AMES, Iowa – A recently published study led by Iowa State University scientists applied a fresh perspective to vast amounts of data on rice plants to find better ways to predict plant performance and new insights about how plants adapt to different environments.
The study, published in the academic journal Genome Research, unearthed patterns in datasets collected on rice plants across Asia, said Jianming Yu, professor of agronomy and Pioneer Distinguished Chair in Maize Breeding. Those patterns allowed the researchers to develop a matrix to help them predict the traits of rice plants depending on their genetics and the environment in which they’re grown. The research could improve the ability of farmers to predict how crop varieties will perform in various environments, giving growers a better sense of stability and minimizing risk, Yu said.
“An organism’s traits are determined by a combination of its genome, its environment and circumstances unique to that organism,” said Tingting Guo, the first author of the paper and a research scientist in agronomy. “These are all complex factors. We’re trying to see how to gain a deeper understanding of the process so that we can move up the pyramid of data: information, knowledge and wisdom. Accurately predicting traits is a natural extension of applying that wisdom.”
The study analyzed data from 174 rice plants grown in nine different environments across Asia. The researchers analyzed the dataset using methods they’d previously developed for sorghum and found temperatures early in the growth of the plants play a major role in determining the length of time the rice plants flower, called flowering time. Coupled with genomic data, the researchers used this observation to develop an index from the temperature profile between nine and 50 days after planting to predict flowering time.
Analysis can apply to other crops
The study’s findings hinge on the ability of the researchers to apply innovative analysis techniques to large, previously available datasets, rather than generating new data.
“Our starting point was data that already existed,” said Xianran Li, an adjunct associate professor. “But we spent our time extracting new information from that data and taking the next critical step to explore the connection with a much larger dataset.”

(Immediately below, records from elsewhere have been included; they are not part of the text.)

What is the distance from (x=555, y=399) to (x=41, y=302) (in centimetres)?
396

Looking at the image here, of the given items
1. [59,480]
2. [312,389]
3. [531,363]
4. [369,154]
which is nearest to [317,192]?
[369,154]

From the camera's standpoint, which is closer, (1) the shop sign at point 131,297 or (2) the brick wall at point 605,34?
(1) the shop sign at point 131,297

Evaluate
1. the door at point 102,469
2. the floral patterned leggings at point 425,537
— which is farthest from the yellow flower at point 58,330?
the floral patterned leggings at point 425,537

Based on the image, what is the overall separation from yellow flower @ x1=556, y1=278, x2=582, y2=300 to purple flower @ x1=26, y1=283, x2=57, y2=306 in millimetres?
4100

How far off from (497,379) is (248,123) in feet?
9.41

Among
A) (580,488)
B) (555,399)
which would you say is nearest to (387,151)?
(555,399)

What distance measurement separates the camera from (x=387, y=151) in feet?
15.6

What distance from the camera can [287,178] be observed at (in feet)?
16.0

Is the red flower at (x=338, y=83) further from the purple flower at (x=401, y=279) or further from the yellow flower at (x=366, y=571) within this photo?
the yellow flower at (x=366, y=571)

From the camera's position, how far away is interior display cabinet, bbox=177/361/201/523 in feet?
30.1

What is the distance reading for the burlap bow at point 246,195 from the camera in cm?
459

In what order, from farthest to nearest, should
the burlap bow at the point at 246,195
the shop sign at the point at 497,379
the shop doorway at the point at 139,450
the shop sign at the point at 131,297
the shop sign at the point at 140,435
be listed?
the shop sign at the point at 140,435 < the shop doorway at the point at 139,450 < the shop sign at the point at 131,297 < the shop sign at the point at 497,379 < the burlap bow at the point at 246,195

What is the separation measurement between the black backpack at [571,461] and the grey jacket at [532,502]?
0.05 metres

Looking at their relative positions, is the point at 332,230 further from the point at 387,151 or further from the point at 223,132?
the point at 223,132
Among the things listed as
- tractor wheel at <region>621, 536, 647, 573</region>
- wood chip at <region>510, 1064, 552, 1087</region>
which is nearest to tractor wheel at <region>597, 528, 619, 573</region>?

The analysis also found patterns in the geographic distribution of certain rice genetic haplotypes, or sets of DNA combinations that tend to be inherited together, among roughly 3,000 diverse rice plants. These geographic patterns revealed preferential adaptation to different temperature zones, Guo said. Regions with lower temperature were dominated by haplotypes sensitive to temperature changes, while the equatorial region had a majority of haplotypes that are less responsive to temperature, according to the study.
Yu and his colleagues have applied their data analysis methods to sorghum and rice plants, and he said similar approaches should carry over to corn and soybeans as well.
The fundamental question motivating the research is how the complex genotype-environment interplay gives rise to phenotypic variation, Yu said. The team proposed a conceptual model to connect gene and environment together.
“It is time to bring the inseparable environmental context into how we define the effects of genes and gene networks. This model bridges the gaps among various research in individual gene discovery, field-level phenotypic plasticity, and genomic diversity and adaptation,” Yu said. “We think this conceptual model also serves as a broad framework to move plant breeding forward.”
Funding for the research came from the ISU Plant Sciences Institute and the ISU Raymond F. Baker Center for Plant Breeding.